### EXERCISES
a - Answer each question from the passage on adding QEMU instructions, one answer a line, marked as the questions are.
(i) Which file handles the decoding of compressed instructions for RISC-V?
(ii) What accumulated result should be recorded in the hypothetical goal after the two diffacc instructions are run?
(iii) Which three fields does the generated type arg_diffacc contain?
b - Carry on the passage on adding QEMU instructions from the point where it stops.

### PASSAGE
QEMU: How to Add Instructions

QEMU is a powerful system emulator with many use cases. One common use case in my experience doing systems-related research is to run code with custom instructions. For example, I used QEMU for experimenting with the functionality of a custom CPU architecture called Capstone. I also coupled custom instructions implemented in QEMU with compiler changes to instrument program execution.

In this post, I summarise the minimal changes needed to add a custom instruction to QEMU. Here I am talking about QEMU with its TCG (Tiny Code Generator) backend, which first translates code into specialised IR code before translating the IR code into host instructions. QEMU also has a KVM backend, but that effectively turns QEMU into a VMM and only works when the host and the target architectures match. I will not go into details about how the different backends work but plan to write another post for that in the future. There are also nuances like system emulation vs user emulation mode. Those should not matter in the scope of this post.

Hypothetical Goal

For purpose of demonstration, let’s say we want to add an instruction diffacc, which takes two general-purpose registers rs1 and rs2, computes the difference of the two register values, and sums up all such results in a separate state. For example, assuming a0, a1, and a2 have values 0, 4, 9, respectively, after diffacc a0, a1 and diffacc a2, a0, we should have recorded the accumulated result 13.

Step 0: Pick a base architecture

QEMU includes code specific to each target architecture. Such code describes things like how to decode each instruction and how to generate IR code for each instruction. There are also target-architecture-specific code for different emulation modes. For system emulation mode, some code needs to define how system-wide functionalities like address translation and interrupt delivery work, and for user emulation mode, how each system call should be emulated. Such code resides in target/<arch> and linux-user/<arch>. As Step 0, just pick whatever target architecture you want to modify. I picked RISC-V for example, and its architecture-specific code is in target/riscv and linux-user/riscv.

Step 1: Define how to decode the instruction

Assuming RISC-V, target/riscv/insn32.decode defines how each 4-byte instruction is decoded. The file target/riscv/insn16.decode does the same for compressed instructions (C extension). What we need to do is to add diffacc in either of those two files. For example, we can add it to target/riscv/insn32.decode as follows:

diffacc          0000001 .....    ..... 001 ..... 1011011 @r

The format of those files is straightforward. The first column defines the mnemonic/name of the instruction, then we provide the bit pattern to match the instruction, . for “don’t care”. The last column @r specifies the instruction format, which defines the arguments produced when decoding this instruction:

%rs2       20:5
%rs1       15:5
%rd        7:5
&r    rd rs1 rs2
@r       .......   ..... ..... ... ..... ....... &r                %rs2 %rs1 %rd

The build process converts those .decode files to C code that performs the parsing. The generated header files also include struct type definitions that correspond to decoded instructions. For our diffacc instruction, the type is named arg_diffacc and contains three fields rd, rs1, and rs2. In addition, a function trans_diffacc is declared:

static bool trans_diffacc(DisasContext *ctx, arg_diffacc *a);

which brings us to the next step.

### EXCERPTED DATA
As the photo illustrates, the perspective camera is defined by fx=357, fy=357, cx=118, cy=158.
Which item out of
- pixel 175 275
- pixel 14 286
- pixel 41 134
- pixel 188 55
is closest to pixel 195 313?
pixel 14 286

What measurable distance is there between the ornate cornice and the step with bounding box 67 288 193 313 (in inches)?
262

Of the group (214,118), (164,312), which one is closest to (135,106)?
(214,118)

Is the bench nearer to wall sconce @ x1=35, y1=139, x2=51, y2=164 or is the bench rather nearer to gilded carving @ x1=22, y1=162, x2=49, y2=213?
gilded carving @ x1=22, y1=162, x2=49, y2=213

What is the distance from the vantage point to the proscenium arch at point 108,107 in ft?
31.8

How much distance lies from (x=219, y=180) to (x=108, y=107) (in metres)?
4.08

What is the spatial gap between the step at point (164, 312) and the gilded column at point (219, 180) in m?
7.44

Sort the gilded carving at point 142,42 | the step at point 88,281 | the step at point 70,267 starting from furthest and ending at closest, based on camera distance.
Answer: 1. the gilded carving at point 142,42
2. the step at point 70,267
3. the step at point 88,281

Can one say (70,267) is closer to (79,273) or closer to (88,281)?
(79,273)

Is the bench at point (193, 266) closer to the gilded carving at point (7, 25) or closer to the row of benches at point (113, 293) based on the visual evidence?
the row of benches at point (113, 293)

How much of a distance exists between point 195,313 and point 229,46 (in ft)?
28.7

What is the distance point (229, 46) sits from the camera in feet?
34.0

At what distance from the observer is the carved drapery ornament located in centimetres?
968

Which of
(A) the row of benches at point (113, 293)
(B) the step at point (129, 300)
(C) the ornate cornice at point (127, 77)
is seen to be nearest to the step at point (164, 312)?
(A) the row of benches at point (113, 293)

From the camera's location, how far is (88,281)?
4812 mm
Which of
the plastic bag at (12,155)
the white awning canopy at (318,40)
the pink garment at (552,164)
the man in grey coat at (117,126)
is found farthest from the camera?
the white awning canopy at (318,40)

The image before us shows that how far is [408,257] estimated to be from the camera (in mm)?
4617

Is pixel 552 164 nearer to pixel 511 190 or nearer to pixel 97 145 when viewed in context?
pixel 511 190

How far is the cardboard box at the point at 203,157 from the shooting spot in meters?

### RESULTS OF THE EXERCISE
a -
(i) target/riscv/insn16.decode
(ii) 13
(iii) rd, rs1, and rs2

b -
Step 2: Define how to translate it into IR code

QEMU calls the function trans_diffacc() whenever it has decoded a diffacc instruction and needs to translate it into TCG IR code which QEMU will typically translate in turn into host instructions. We need to implement trans_diffacc() to tell QEMU how to generate the right TCG IR.

Sounds easy! But before you rush to write something like sum += a->rs1 + a->rs2, let me remind you that we are still doing metaprogramming: this trans_diffacc() generates code which, when run, emulates what diffacc does, rather than emulates diffacc by itself. Also look at the rs1 and rs2 arguments. Those are not the run-time register values here, but the register numbers specified in the decoded instruction.

In general, we will need to learn this assembly-like TCG IR language here to know how to generate code that does the right thing. Luckily, there is a lazy workaround. This post introduces this workaround. Future posts might go into TCG IR. For now we just produce this quite general workround below:

static bool trans_diffacc(DisasContext *ctx, arg_diffacc *a)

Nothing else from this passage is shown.